Task details: What follows is a set of records. Retype them exactly, leaving out the pictures.

= Beginning of Section =

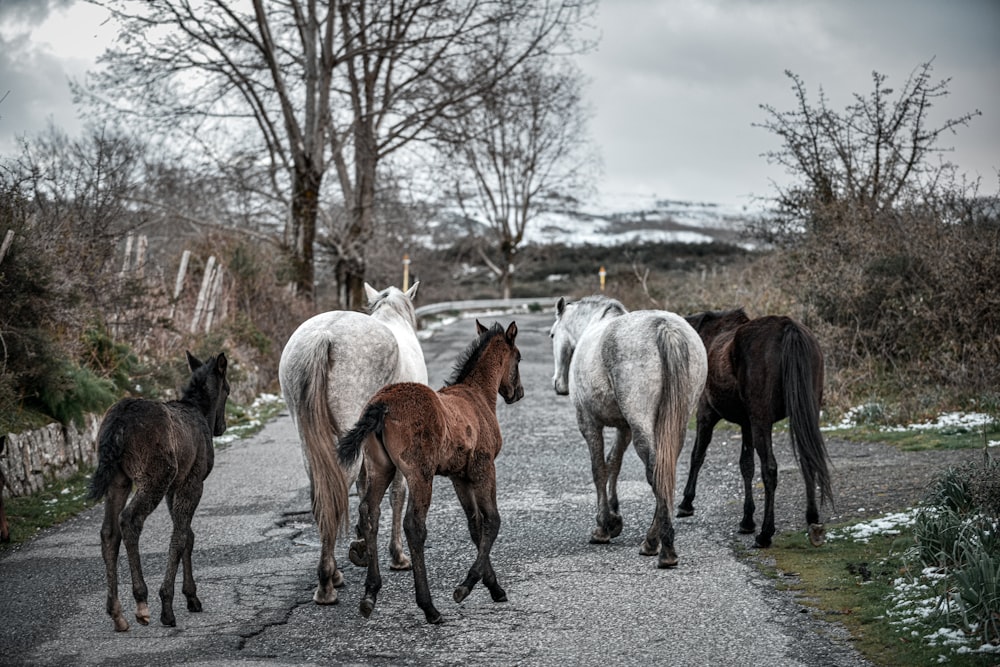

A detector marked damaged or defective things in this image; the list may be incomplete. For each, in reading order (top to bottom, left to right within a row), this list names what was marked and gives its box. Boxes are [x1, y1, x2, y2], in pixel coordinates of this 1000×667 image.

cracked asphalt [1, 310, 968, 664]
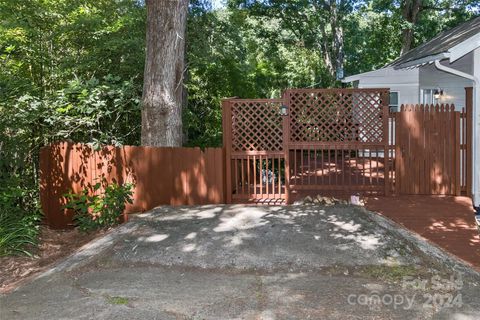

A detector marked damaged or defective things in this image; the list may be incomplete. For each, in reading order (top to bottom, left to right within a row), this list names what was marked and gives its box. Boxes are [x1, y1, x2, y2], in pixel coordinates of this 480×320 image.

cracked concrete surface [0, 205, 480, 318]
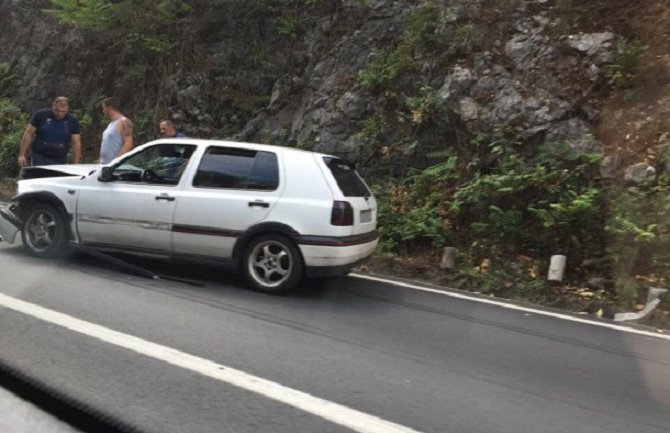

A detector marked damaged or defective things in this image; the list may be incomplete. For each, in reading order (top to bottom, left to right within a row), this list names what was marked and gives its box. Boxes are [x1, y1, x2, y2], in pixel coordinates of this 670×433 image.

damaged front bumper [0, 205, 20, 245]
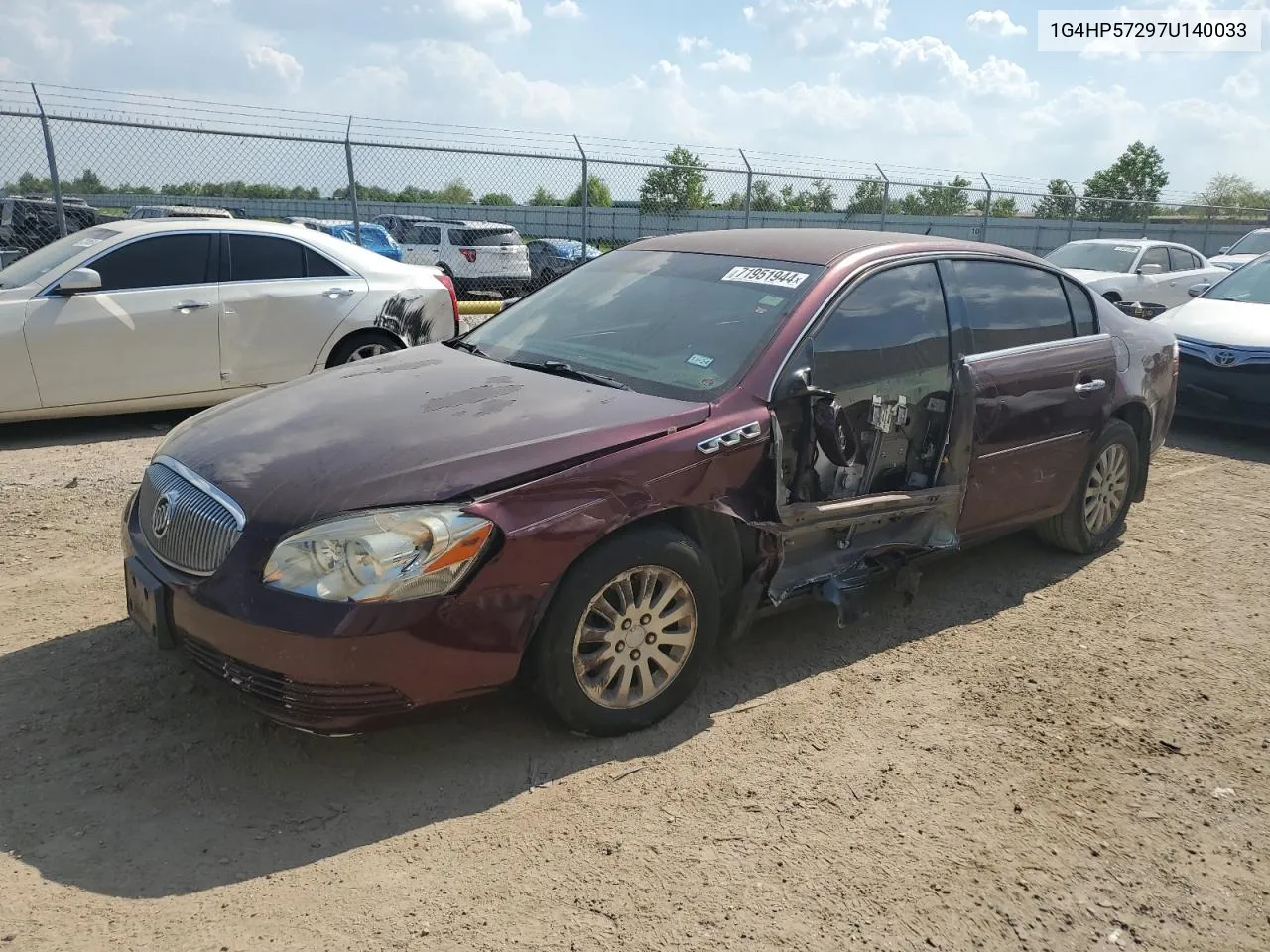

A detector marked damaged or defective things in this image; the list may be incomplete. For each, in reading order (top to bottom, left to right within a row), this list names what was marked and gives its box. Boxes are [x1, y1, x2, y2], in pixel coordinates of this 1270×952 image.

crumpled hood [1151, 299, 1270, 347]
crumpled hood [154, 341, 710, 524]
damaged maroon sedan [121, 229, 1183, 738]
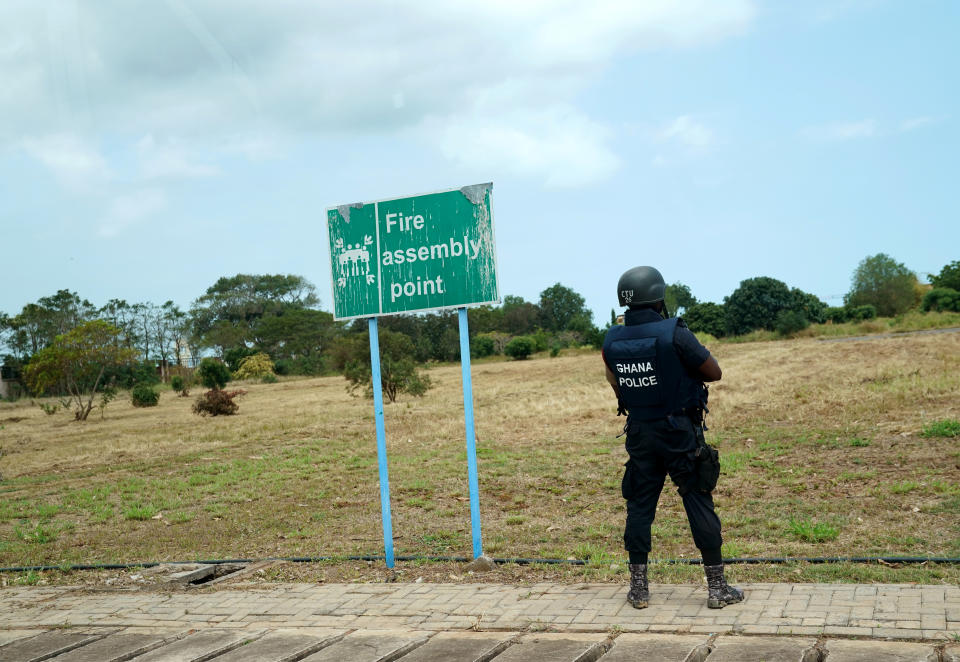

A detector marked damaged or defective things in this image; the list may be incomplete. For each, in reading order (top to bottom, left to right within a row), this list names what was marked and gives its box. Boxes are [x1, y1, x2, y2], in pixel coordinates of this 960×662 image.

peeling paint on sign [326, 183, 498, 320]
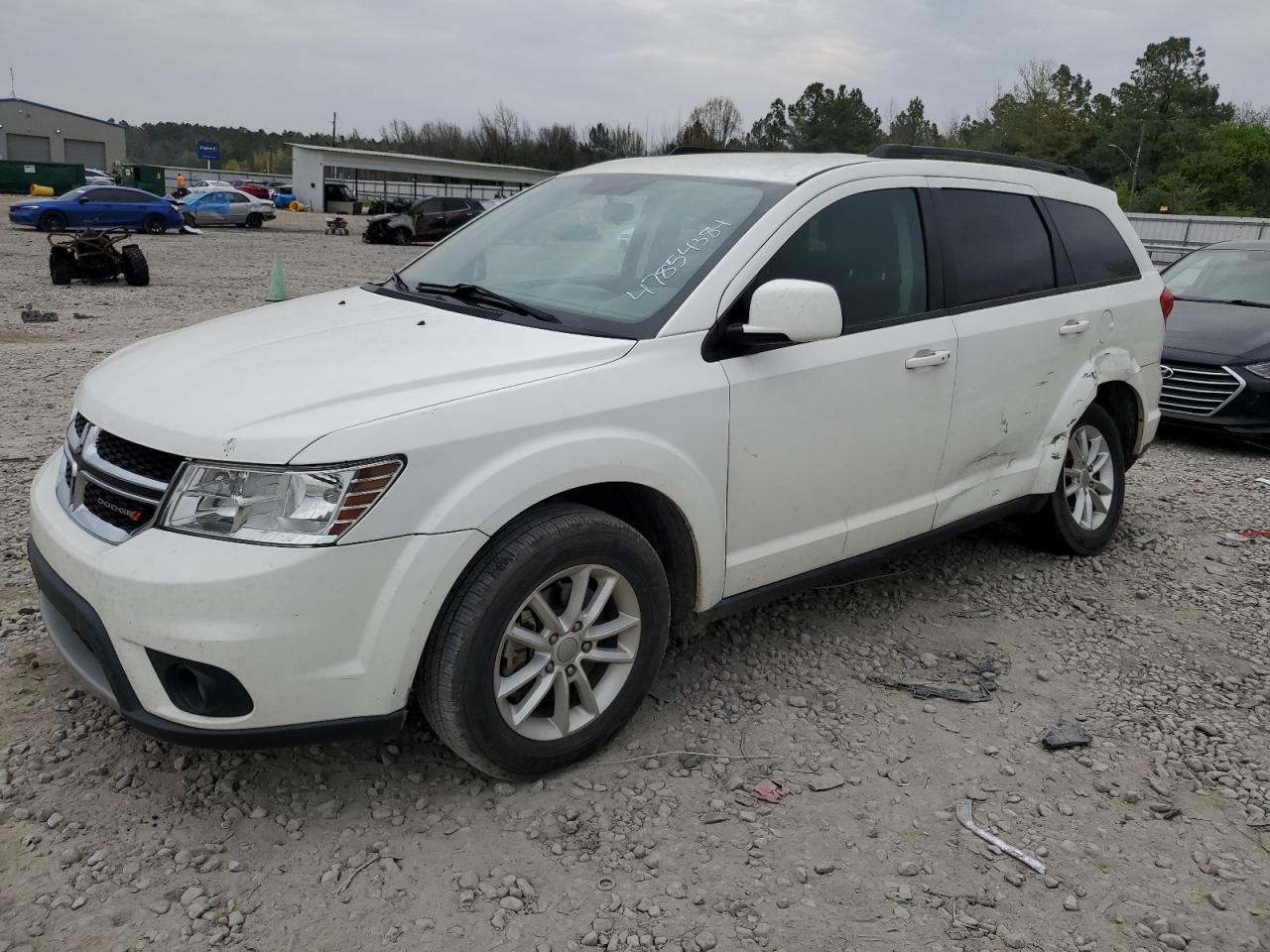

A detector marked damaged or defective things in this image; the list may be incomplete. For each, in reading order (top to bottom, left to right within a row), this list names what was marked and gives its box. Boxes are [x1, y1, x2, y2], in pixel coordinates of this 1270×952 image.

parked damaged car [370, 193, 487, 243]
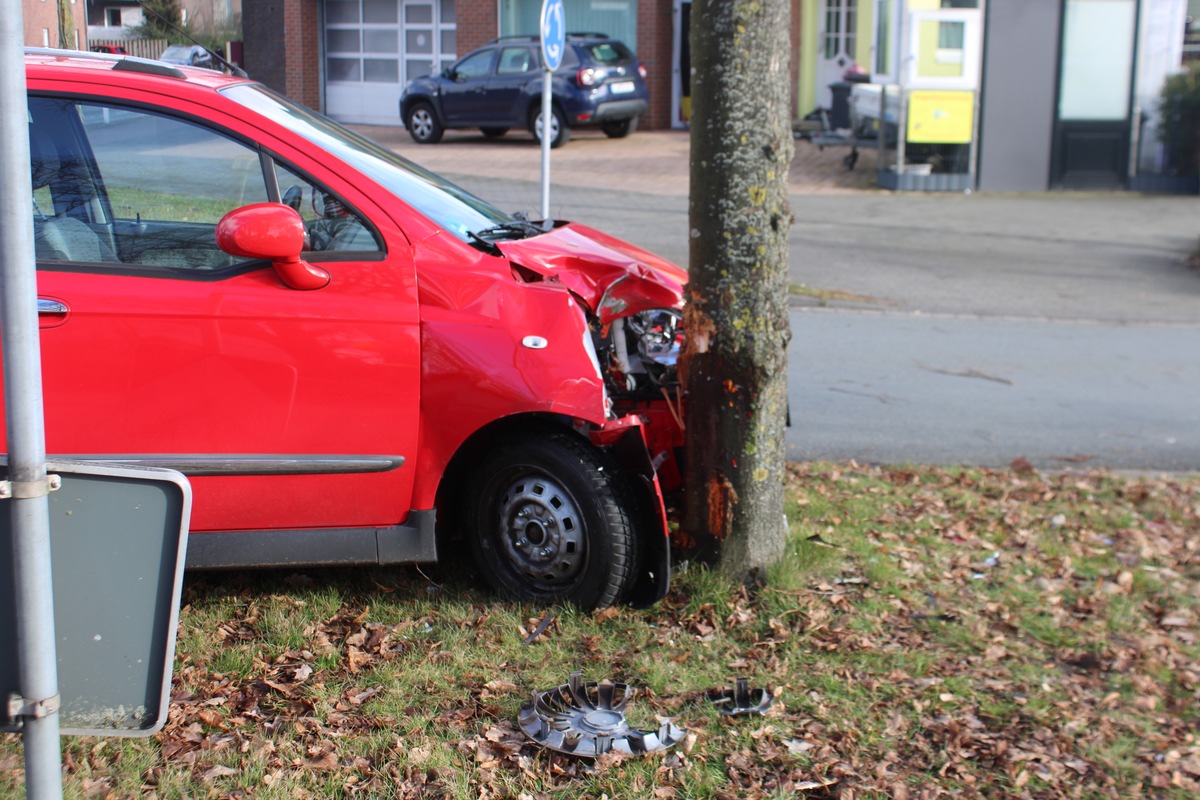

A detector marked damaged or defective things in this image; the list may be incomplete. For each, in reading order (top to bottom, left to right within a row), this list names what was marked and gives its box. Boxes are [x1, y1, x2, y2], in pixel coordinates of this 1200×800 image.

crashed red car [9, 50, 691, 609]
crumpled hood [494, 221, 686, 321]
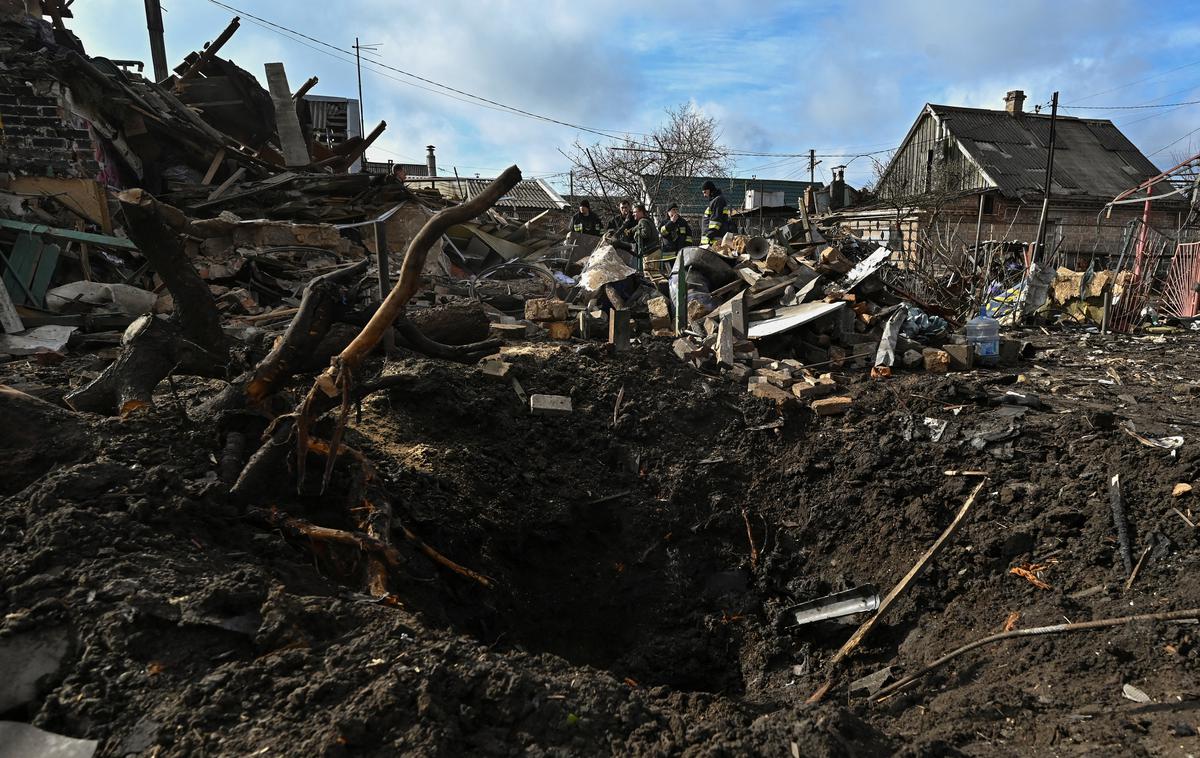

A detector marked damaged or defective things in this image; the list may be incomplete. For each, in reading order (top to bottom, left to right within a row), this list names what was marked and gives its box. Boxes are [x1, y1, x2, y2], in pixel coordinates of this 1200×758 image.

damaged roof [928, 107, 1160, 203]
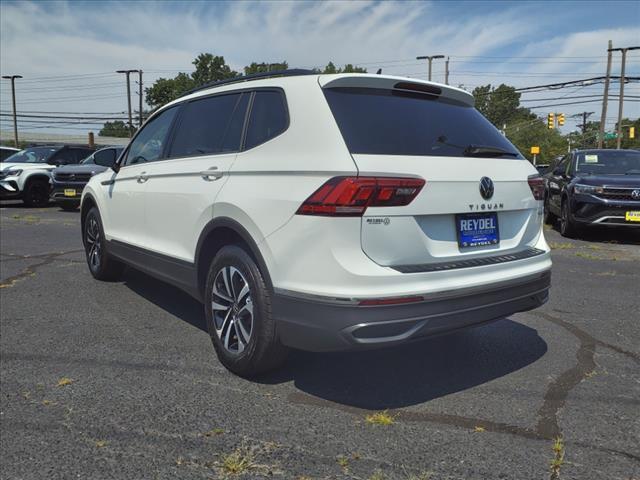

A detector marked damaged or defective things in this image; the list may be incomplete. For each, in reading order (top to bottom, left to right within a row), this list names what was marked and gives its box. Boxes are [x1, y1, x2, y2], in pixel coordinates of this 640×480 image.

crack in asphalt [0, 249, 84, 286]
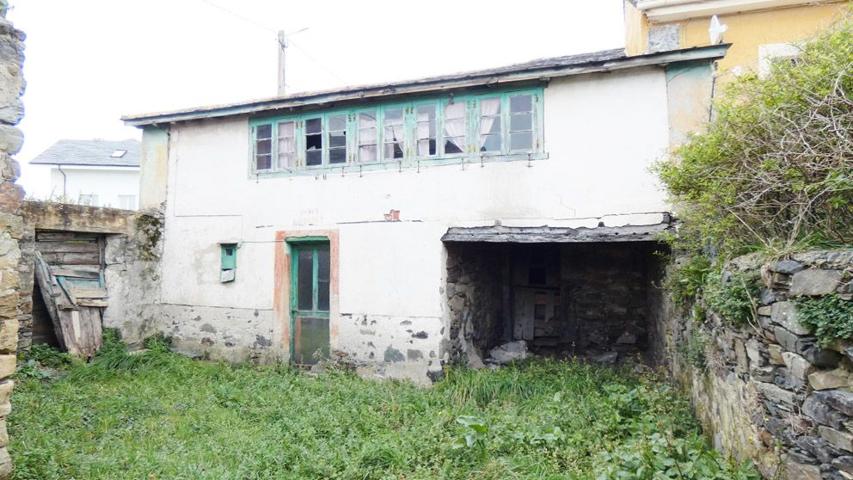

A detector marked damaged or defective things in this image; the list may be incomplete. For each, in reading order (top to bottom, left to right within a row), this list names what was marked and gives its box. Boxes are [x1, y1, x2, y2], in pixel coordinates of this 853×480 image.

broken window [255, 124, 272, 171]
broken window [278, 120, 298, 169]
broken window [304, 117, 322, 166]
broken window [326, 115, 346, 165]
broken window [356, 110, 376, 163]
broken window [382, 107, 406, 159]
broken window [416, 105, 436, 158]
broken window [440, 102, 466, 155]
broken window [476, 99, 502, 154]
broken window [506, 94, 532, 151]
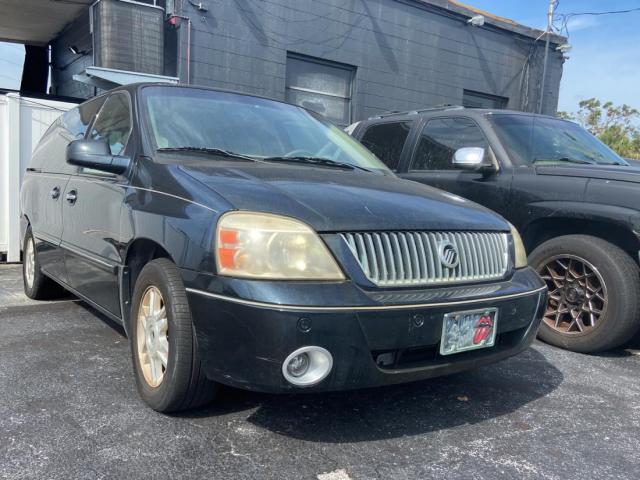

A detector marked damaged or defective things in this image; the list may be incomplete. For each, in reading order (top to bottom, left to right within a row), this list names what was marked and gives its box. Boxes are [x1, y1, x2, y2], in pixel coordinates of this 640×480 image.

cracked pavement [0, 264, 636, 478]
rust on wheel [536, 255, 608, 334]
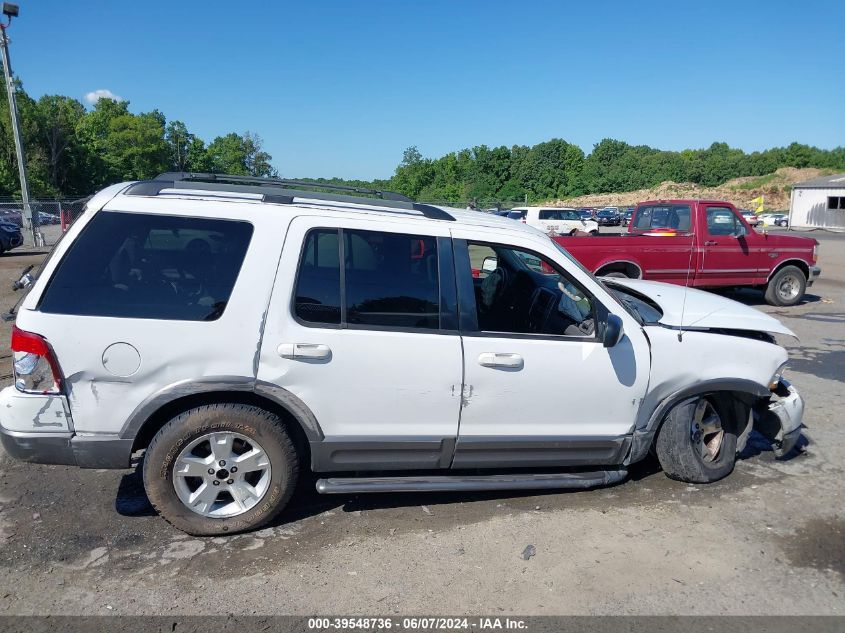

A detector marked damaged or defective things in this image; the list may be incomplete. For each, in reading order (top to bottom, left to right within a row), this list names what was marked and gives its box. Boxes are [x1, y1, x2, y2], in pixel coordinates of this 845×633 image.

= End of Section =

Output:
A detector marked damaged or defective things in this image; the list may be incomplete. For each, in reading order (top to bottom, left to right within a row), this list names what was marked and gives its box. Boxes are [x1, y1, x2, y2], in pixel coordinates of this 1000×667 image.

cracked asphalt [1, 310, 968, 664]

A detector marked damaged or defective things in this image; the list may be incomplete. For each, in reading order (top to bottom, left to right within a row), this list names what was marked and gives its box. Boxes are [x1, y1, x2, y2], in pixel coordinates of this 480×320 image.

cracked concrete surface [0, 205, 480, 318]

A detector marked damaged or defective things in this image; the list may be incomplete. For each, in reading order (top to bottom, left to right within a row), this list names what was marked and gives its box. Boxes are [x1, y1, x2, y2], in pixel coordinates of this 670×433 image.

damaged front bumper [0, 205, 20, 245]

A detector marked damaged or defective things in this image; the list may be incomplete. For each, in reading order (top to bottom, left to right within a row), this list names what was marked and gives its box. Boxes are [x1, y1, x2, y2], in pixel coordinates of this 1270×952 image.

crumpled hood [1151, 299, 1270, 347]
crumpled hood [154, 341, 710, 524]
damaged maroon sedan [121, 229, 1183, 738]

A detector marked damaged or defective things in this image; the list may be incomplete. For each, in reading order (top to bottom, left to right within a row), this list names what was marked and gives its box. Boxes are [x1, y1, x2, y2], in pixel coordinates of this 960×662 image.

peeling paint on sign [326, 183, 498, 320]

A detector marked damaged or defective things in this image; the list may be incomplete. For each, in reading order (top to bottom, left to right within a row), this list names what was marked and gives its box. Boxes are [x1, y1, x2, y2], in pixel coordinates of this 1270×952 image.

parked damaged car [370, 193, 487, 243]

A detector marked damaged or defective things in this image; the list may be incomplete. For each, in reading order (top to bottom, left to right within a row), this list names what was marked and gives its box. Boxes are [x1, y1, x2, y2], in pixel coordinates of this 1200×800 image.

crashed red car [9, 50, 691, 609]
crumpled hood [494, 221, 686, 321]

A detector marked damaged or defective things in this image; the list may be incomplete. For each, in reading order (top to bottom, left to right within a row), this list names what was marked and gives its box. Boxes are [x1, y1, x2, y2], in pixel coordinates of this 1200×758 image.

damaged roof [928, 107, 1160, 203]

A detector marked damaged or defective things in this image; the list may be incomplete. For each, in reading order (top to bottom, left to right within a row), this list names what was marked and gives its box. Boxes are [x1, y1, x2, y2], in pixel coordinates of this 640×480 image.

crack in asphalt [0, 249, 84, 286]

A detector marked damaged or defective things in this image; the list may be incomplete. For each, in reading order (top to bottom, left to right within a row), this list names what was marked and gives its box. Boxes are [x1, y1, x2, y2], in pixel coordinates of this 853×480 image.

broken window [255, 124, 272, 171]
broken window [278, 120, 298, 169]
broken window [304, 117, 322, 166]
broken window [326, 115, 346, 165]
broken window [356, 110, 376, 163]
broken window [382, 107, 406, 159]
broken window [416, 105, 436, 158]
broken window [440, 102, 466, 155]
broken window [476, 99, 502, 154]
broken window [506, 94, 532, 151]

A detector marked damaged or defective things in this image; the list may be incomplete. For each, in reading order (top to bottom, left to right within a row), this list names what was marked and gives its box. Boxes are [x1, y1, x2, y2], in pixel coordinates of this 640×480 image.

cracked pavement [0, 264, 636, 478]
rust on wheel [536, 255, 608, 334]

A detector marked damaged or defective things in this image; the list may be incomplete. For each, in reading order (top to bottom, left to right within a row), this list names what was marked and gives its box. Boxes are [x1, y1, x2, y2], in pixel coordinates of this 845×633 image.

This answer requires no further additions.